L’Italia di Berlusconi non è l’Egitto, ma il suo futuro è molto cupo

di Marco Benedetto
Pubblicato il 14 Febbraio 2011 - 07:59| Aggiornato il 15 Febbraio 2011 OLTRE 6 MESI FA

Ma intanto, mentre l’Italia scende in piazza, Savonarola accatasta la legna, il marchio dell’infamia si appresta a essere impresso, Sant’Agostino, stanco di una vita di dissipazione, ci spiega la meraviglia della castità, negli altri paesi si pensa a come uscire finalmente dalla crisi economica, come risanare i debiti accumulati nei paesi europei più deboli in mezzo secolo di lotta al comunismo e c’è quasi da pensare che tutto questo can can su puttane e minorenni l’abbia escogitato proprio la mente diabolica del faraone per allontanare i nostri pensieri dall’incubo che incombe su di noi: una stangata da cinquanta miliardi all’anno per i prossimi dieci anni, con vendita o svendita di altri pezzi del tesoro pubblico con l’illusione di ridurre i debiti, tasse sempre più alte, creazione zero degli unici posti che ci piacciono: quelli garantiti sempre, cioè quelli pubblici.

Per l’Europa si aggirano funzionari del Fondo Monetario e altre istituzioni finanziarie internazionali che, certo tutti degnissime persone, hanno ormai acquisito una certa fama di avvoltoi e di becchini. Quando un paese del terzo mondo ha subito le loro imposizioni, a cominciare dalla ex Unione Sovietica, gliene è venuta sciagura, quando li ha evitati, come la Cina, ne è derivata una florida crescita. Ora questi gentiluomini, che sono un po’ le avanguardie dei grandi capitali internazionali e delle grandi banche d’affari, hanno preso di mira la Grecia, ordinando al suo governo privatizzazioni per 50 miliardi di dollari, cui peraltro è stato risposto in malo modo.

L’Italia non ha molto più da privatizzare e ha anche la contraddittoria esperienza di quelle già fatte negli anni ’90. Alla fine il prezzo l’hanno continuato a pagare i cittadini: prima, per l’inefficienza del monopolio statale, poi per dare adeguato ritorno al crescente prezzo pagato da nuovi azionisti del rinnovato monopolio.

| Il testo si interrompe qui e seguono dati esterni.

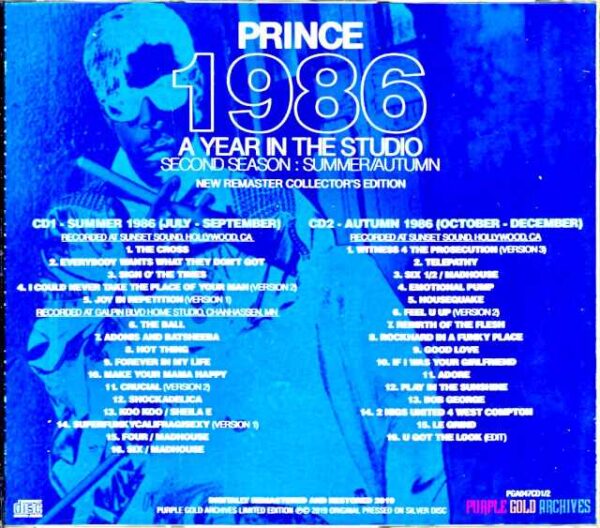 Prince/1986 Year in the Studio Summer to Autumn - Image 2
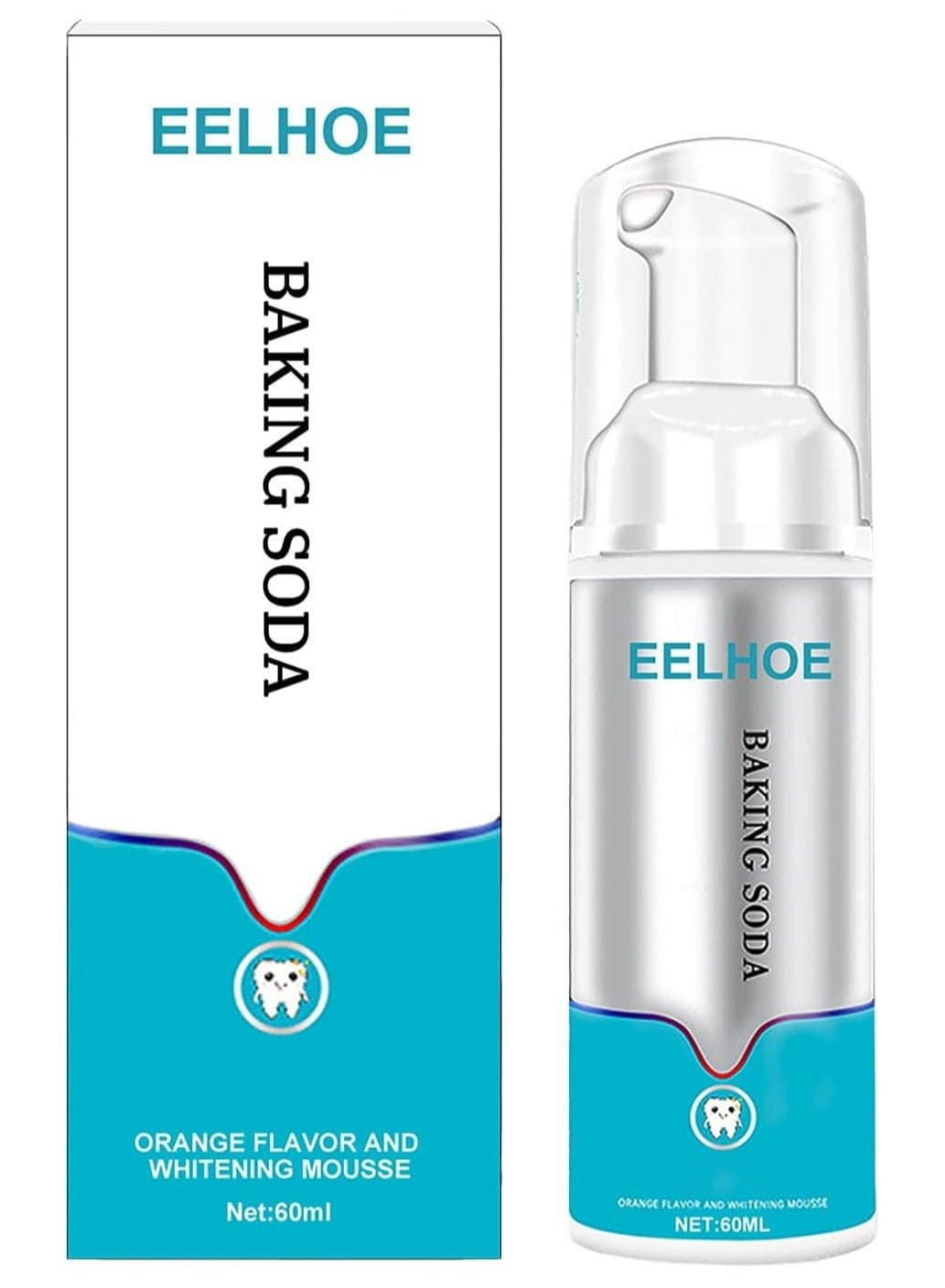 60ML Baking Soda Teeth Cleaning Mousse Deep Cleaning Foam Toothpaste Stains Removal Fresh Breath Tooth Whitening Mousse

Allora il dubbio viene se un cittadino qualunque, uno di tutti noi, possa mai sperare veramente di vivere in un sistema dove ci si preoccupa di lui, come cittadino appunto, e non come pecora da tosare: da parte del faraone e dei suoi agenti, da parte dei nuovi eleganti civili presentabili anonimi ma altrettanto voraci padroni.